> [Exercise requirements] Please repeat the listing exactly, with every line intact.

> [Dataset entries]
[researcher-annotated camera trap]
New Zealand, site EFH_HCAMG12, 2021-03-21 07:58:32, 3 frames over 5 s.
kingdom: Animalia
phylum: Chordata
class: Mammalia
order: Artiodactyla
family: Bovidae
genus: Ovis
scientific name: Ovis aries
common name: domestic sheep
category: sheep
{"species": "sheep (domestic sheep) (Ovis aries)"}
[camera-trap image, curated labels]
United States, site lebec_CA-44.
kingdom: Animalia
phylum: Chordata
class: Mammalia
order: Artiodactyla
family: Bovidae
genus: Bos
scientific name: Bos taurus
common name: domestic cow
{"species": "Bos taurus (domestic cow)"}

> [The completed task]
[researcher-annotated camera trap]
New Zealand, site EFH_HCAMG12, 2021-03-21 07:58:32, 3 frames over 5 s.
kingdom: Animalia
phylum: Chordata
class: Mammalia
order: Artiodactyla
family: Bovidae
genus: Ovis
scientific name: Ovis aries
common name: domestic sheep
category: sheep
{"species": "sheep (domestic sheep) (Ovis aries)"}
[camera-trap image, curated labels]
United States, site lebec_CA-44.
kingdom: Animalia
phylum: Chordata
class: Mammalia
order: Artiodactyla
family: Bovidae
genus: Bos
scientific name: Bos taurus
common name: domestic cow
{"species": "Bos taurus (domestic cow)"}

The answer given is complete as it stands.